Reproduce all the data exactly, without pictures.

SOURCE INFORMATION ::
——

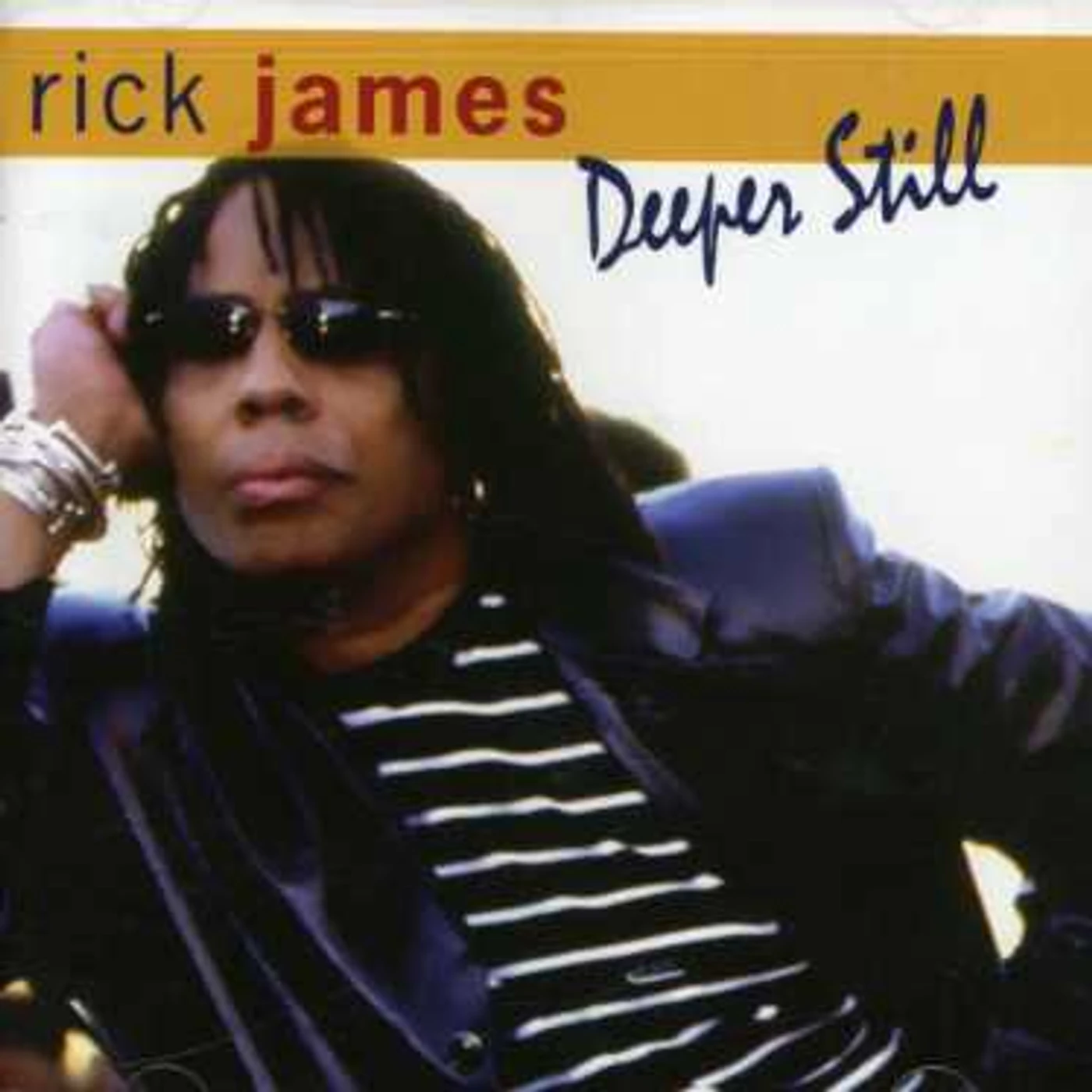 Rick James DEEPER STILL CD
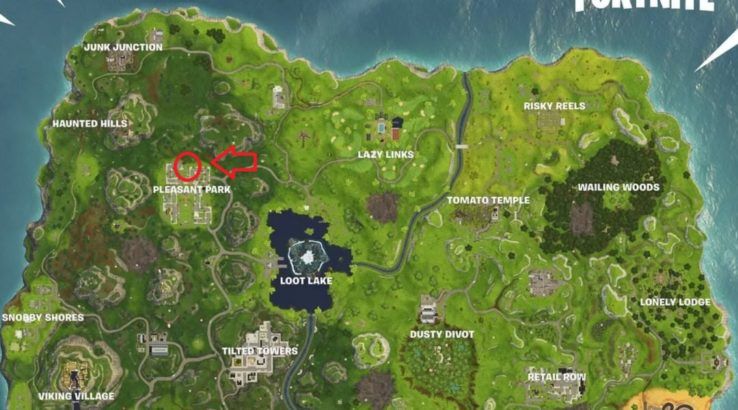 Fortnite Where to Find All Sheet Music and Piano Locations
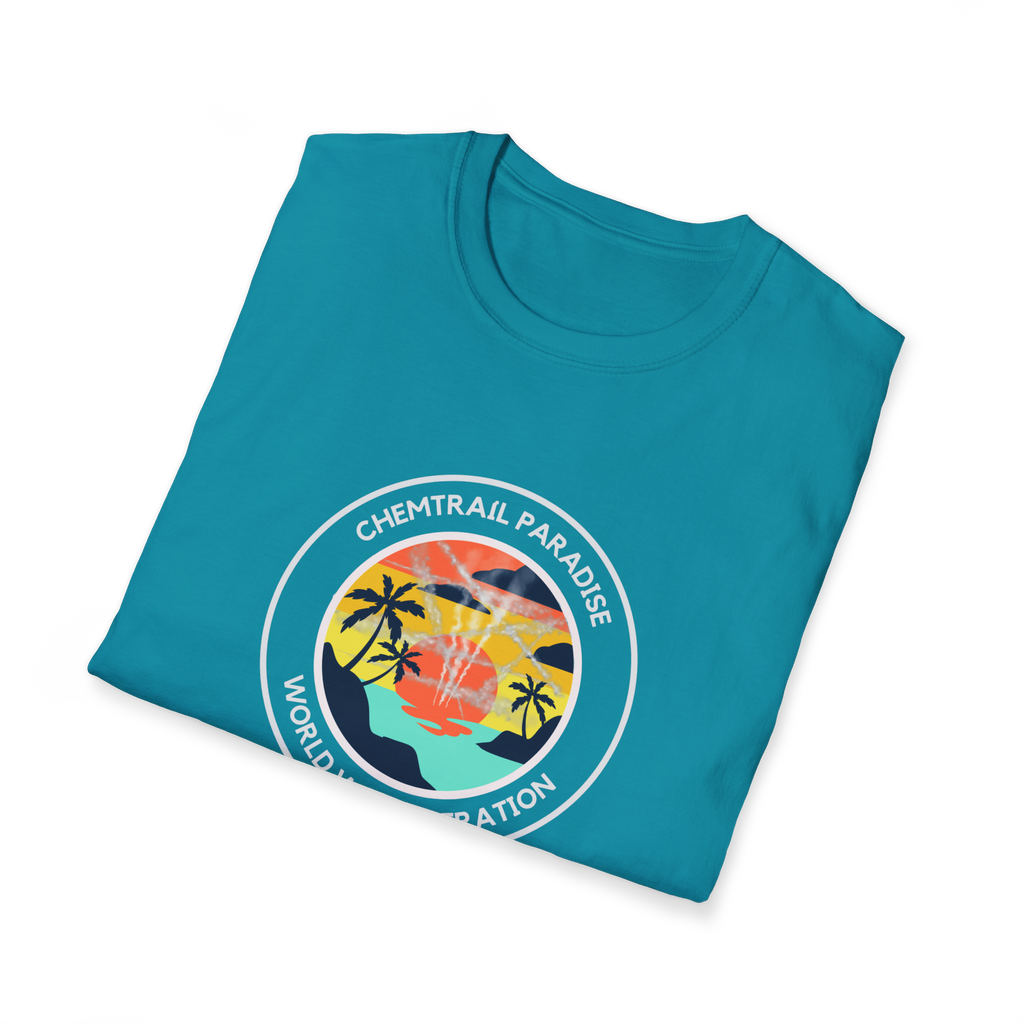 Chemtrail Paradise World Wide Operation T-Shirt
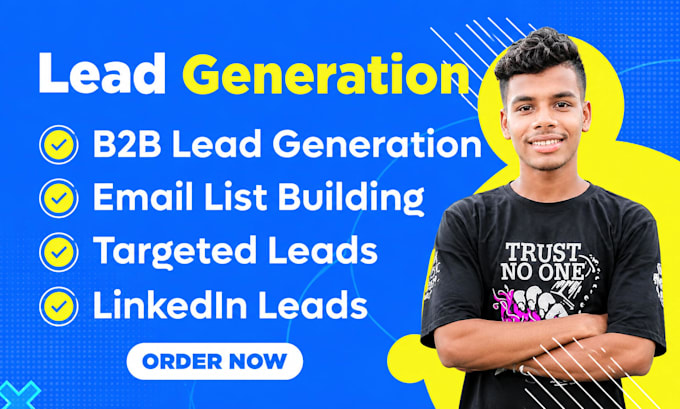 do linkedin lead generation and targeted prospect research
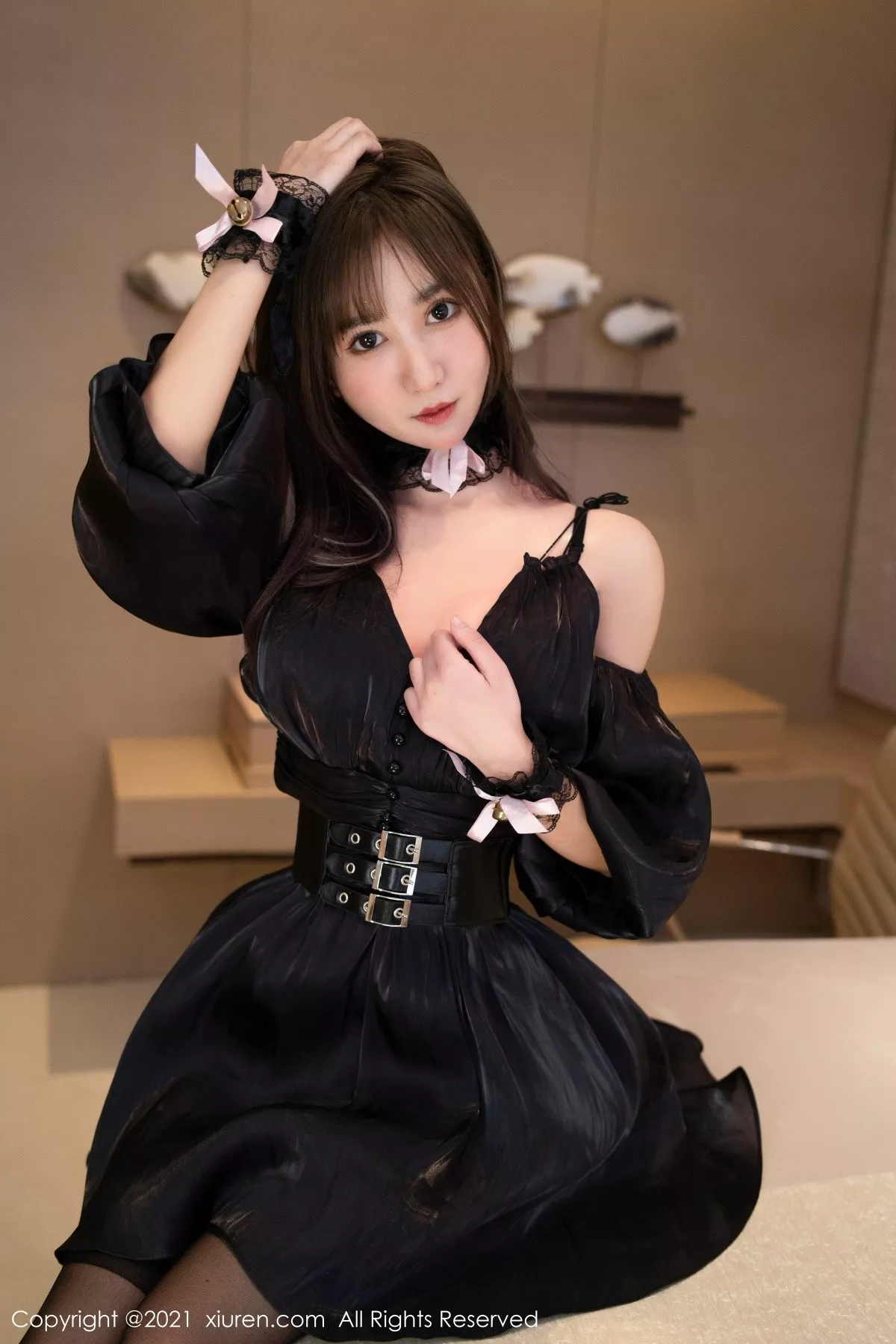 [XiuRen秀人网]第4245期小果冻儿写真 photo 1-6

——

RESPONSE AREA ::
 Rick James DEEPER STILL CD
 Fortnite Where to Find All Sheet Music and Piano Locations
 Chemtrail Paradise World Wide Operation T-Shirt
 do linkedin lead generation and targeted prospect research
 [XiuRen秀人网]第4245期小果冻儿写真 photo 1-6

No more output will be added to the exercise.